If you are visiting, don’t be afraid to ask for your plate to be filled more lightly. A passing reminder that you’re pregnant should allay any fears that your host’s cooking wasn’t sufficiently tempting. You can always reassure the chef that you might well be nipping back off to the kitchen between meals to get a snack when your energy levels are running low.
You’re pregnant and you need to keep your food supply going, so don’t be afraid to ask for nibbles. Better still, if you're out visiting, it might be a good idea to take along some fruit, nuts or other snacks you know suit you. Even in the early stages of pregnancy, you know better than anyone what satisfies your hunger or your cravings.
And bear in mind that buffets filled with ‘ready meal’ treats from supermarkets should be approached with caution. Food that has been left to cool down or has been sitting around for some time is more likely to upset you when you’re pregnant than when you are not, even if you usually have a ‘strong constitution’. For more information, read Foods to Avoid in Pregnancy.
The grand tour
If you’re doing a lot of travelling over the holiday, whether by train, plane or car, make sure you take plenty of opportunities to get up and move around. On long motorway journeys, make a couple more service station stops than you usually would. Now more than ever, holding on for a loo-break rather than going when you get the urge is not a good idea, and stretching your legs to stimulate circulation is advisable, at least every couple of hours.
Depending on how far into pregnancy you are, it is a good idea to get into the habit of carrying your hospital notes around (just in your suitcase – not under your arm!) in case you need to see a doctor whilst away. In the early weeks, put the number of your midwives team from back home into your phone or notebook. Sometimes just a quick call to the duty nurse will help explain a worrying twinge or two.
In a car, when you’re heavily pregnant, make sure the lap-strap of your seatbelt is below your belly. For more information, read Safe Travel in Pregnancy.
Time out on your time off
Although it’s not true for everyone, it’s increasingly common to get a few extra days off between Christmas and New Year. If you and your partner are off together, make the most of being at home and use the festive spirit as a good excuse not to fill the time up with household chores.

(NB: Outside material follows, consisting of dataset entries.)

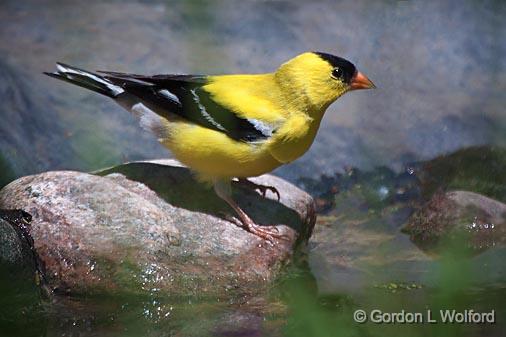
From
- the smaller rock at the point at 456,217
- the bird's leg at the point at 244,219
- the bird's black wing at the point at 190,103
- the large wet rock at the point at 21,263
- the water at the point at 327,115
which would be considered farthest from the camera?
the smaller rock at the point at 456,217

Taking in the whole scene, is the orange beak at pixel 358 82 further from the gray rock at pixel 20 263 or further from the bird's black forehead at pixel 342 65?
the gray rock at pixel 20 263

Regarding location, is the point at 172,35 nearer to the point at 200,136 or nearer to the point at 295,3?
the point at 295,3

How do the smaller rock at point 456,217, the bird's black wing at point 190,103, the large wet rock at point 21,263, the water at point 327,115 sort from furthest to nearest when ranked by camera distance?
the smaller rock at point 456,217
the bird's black wing at point 190,103
the water at point 327,115
the large wet rock at point 21,263

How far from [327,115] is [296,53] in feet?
2.17

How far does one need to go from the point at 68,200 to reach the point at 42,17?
3400 mm

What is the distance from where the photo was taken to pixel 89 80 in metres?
4.21

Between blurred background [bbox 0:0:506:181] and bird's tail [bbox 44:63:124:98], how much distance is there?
598mm

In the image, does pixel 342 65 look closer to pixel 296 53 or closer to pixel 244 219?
pixel 244 219

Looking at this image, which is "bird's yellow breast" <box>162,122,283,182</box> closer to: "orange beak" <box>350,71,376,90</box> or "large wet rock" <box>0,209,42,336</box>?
"orange beak" <box>350,71,376,90</box>

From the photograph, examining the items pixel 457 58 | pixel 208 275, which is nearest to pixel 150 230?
pixel 208 275

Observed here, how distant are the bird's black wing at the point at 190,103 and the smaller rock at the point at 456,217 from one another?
Result: 117 centimetres

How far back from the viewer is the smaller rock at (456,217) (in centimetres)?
415

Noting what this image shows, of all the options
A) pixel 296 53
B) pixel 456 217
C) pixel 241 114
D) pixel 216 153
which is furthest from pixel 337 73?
pixel 296 53

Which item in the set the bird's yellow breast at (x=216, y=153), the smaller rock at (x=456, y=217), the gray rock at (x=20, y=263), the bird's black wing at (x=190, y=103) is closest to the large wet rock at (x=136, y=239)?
the gray rock at (x=20, y=263)
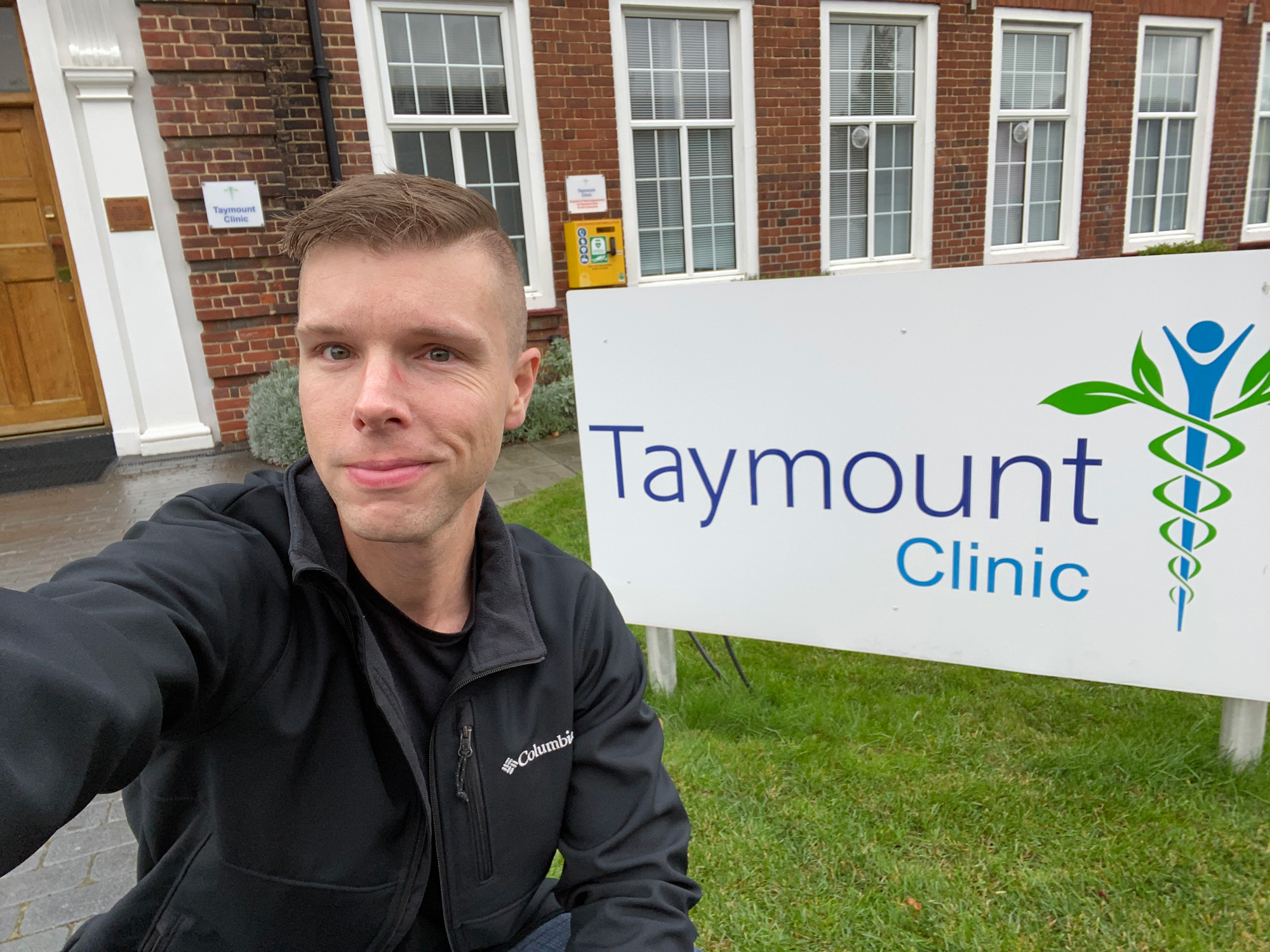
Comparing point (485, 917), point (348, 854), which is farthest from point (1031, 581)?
point (348, 854)

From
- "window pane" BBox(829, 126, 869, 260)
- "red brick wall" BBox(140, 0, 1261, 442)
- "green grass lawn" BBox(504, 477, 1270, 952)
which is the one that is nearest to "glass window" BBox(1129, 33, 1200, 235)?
"red brick wall" BBox(140, 0, 1261, 442)

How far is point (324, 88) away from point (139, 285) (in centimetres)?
217

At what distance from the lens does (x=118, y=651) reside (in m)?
0.82

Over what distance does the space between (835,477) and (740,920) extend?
1192 millimetres

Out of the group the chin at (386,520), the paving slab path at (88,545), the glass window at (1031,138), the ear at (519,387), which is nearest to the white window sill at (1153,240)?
the glass window at (1031,138)

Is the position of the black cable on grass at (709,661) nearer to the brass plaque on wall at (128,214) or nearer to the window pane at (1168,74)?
the brass plaque on wall at (128,214)

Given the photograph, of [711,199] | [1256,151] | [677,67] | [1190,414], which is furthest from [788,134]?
[1256,151]

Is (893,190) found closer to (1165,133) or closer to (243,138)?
(1165,133)

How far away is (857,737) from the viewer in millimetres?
2590

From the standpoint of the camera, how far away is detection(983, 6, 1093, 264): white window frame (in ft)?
30.8

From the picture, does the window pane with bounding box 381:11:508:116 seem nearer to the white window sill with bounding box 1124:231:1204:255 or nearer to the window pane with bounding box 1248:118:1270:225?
the white window sill with bounding box 1124:231:1204:255

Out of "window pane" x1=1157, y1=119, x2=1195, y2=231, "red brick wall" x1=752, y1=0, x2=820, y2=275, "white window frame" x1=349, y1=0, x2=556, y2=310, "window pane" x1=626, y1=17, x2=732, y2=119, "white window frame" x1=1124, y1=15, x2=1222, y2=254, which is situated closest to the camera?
"white window frame" x1=349, y1=0, x2=556, y2=310

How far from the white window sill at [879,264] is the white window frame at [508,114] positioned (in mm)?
3360

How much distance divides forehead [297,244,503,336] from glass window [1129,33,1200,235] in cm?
1231
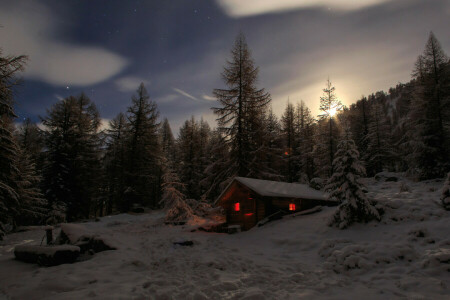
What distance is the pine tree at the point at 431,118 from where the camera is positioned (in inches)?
826

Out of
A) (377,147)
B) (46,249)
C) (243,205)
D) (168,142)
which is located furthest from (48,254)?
(168,142)

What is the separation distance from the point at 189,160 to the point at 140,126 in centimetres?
885

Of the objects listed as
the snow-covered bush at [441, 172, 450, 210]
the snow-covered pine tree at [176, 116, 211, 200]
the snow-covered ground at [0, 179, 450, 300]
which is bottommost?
the snow-covered ground at [0, 179, 450, 300]

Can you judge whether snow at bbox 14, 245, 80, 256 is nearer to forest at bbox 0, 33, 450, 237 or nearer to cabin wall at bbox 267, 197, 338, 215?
forest at bbox 0, 33, 450, 237

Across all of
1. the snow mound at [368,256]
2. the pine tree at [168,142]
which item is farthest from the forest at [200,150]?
the pine tree at [168,142]

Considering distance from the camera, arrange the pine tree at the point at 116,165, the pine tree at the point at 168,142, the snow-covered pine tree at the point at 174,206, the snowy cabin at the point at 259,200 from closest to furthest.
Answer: the snowy cabin at the point at 259,200 < the snow-covered pine tree at the point at 174,206 < the pine tree at the point at 116,165 < the pine tree at the point at 168,142

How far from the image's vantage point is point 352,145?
1284 cm

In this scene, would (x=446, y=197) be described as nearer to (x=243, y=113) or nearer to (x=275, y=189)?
(x=275, y=189)

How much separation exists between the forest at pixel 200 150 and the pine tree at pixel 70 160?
11cm

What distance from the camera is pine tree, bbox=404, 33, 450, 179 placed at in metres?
21.0

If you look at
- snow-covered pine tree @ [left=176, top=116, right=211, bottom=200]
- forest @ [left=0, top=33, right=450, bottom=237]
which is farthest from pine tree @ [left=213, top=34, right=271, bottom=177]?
snow-covered pine tree @ [left=176, top=116, right=211, bottom=200]

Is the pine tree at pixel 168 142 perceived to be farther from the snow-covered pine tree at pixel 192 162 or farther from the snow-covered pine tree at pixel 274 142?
the snow-covered pine tree at pixel 274 142

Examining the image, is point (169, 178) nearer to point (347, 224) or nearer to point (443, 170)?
point (347, 224)

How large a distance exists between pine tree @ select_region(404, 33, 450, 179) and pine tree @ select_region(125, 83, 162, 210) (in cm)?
2974
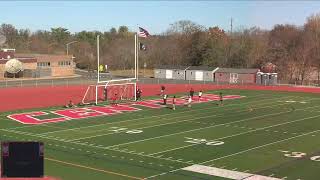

If your ‘nesting’ instincts get the better of you and you fancy changing the spare room into a nursery, make sure you’re not the one doing paint-stripping, and give paint fumes a wide birth. Any excessive odours can be upsetting at best.
Instead, it’s far better to use the time together to relax. Do something which isn’t taxing but does get you out in the fresh air for a while, and enjoy the peace of being able to finish a magazine or a book. You won’t have that luxury for much longer!